Individualized Treatment Allocation in Sequential Network Games

TL;DR

This paper presents a method for optimizing treatment assignments in sequential network games to maximize social welfare, using variational approximations and greedy algorithms, demonstrated through simulations and real data.

Contribution

It introduces a novel approach combining variational approximation and greedy optimization for treatment allocation in complex sequential decision games.

Findings

The method achieves significant welfare gains in simulations.

The approach provides a welfare regret bound for the approximation.

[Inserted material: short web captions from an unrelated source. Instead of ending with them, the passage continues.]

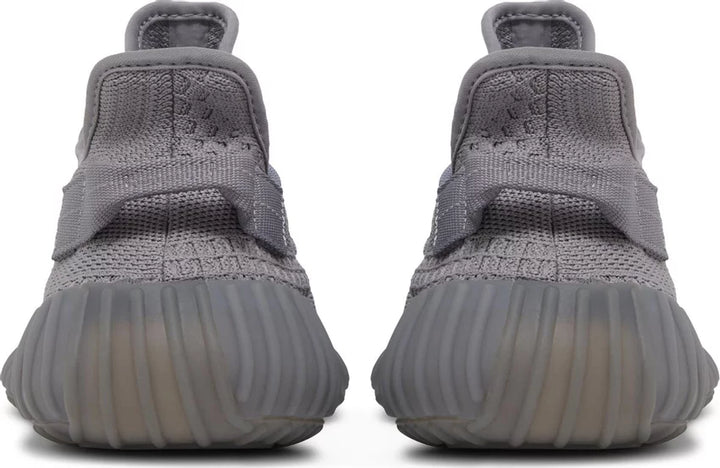 Yeezy 350 v2 Steel Grey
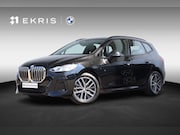 BMW 2-serie Active Tourer - 230e xDrive | SoH 100% | M-Sport pakket | Elektr. Stoelen |
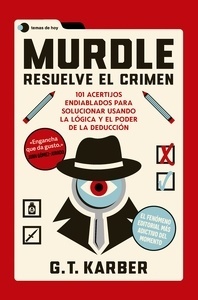 Imagen no disponible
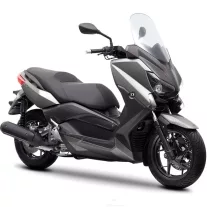 Evolys 250 (2014-2017)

Empirical application shows practical effectiveness with Indian microfinance data.

Abstract

Designing individualized allocation of treatments so as to maximize the equilibrium welfare of interacting agents has many policy-relevant applications. Focusing on sequential decision games of interacting agents, this paper develops a method to obtain optimal treatment assignment rules that maximize a social welfare criterion by evaluating stationary distributions of outcomes. Stationary distributions in sequential decision games are given by Gibbs distributions, which are difficult to optimize with respect to a treatment allocation due to analytical and computational complexity. We apply a variational approximation to the stationary distribution and optimize the approximated equilibrium welfare with respect to treatment allocation using a greedy optimization algorithm. We characterize the performance of the variational approximation, deriving a performance guarantee for the greedy optimization algorithm via a welfare regret bound. We implement our proposed method in simulation exercises and an empirical application using the Indian microfinance data (Banerjee et al., 2013), and show it delivers significant welfare gains.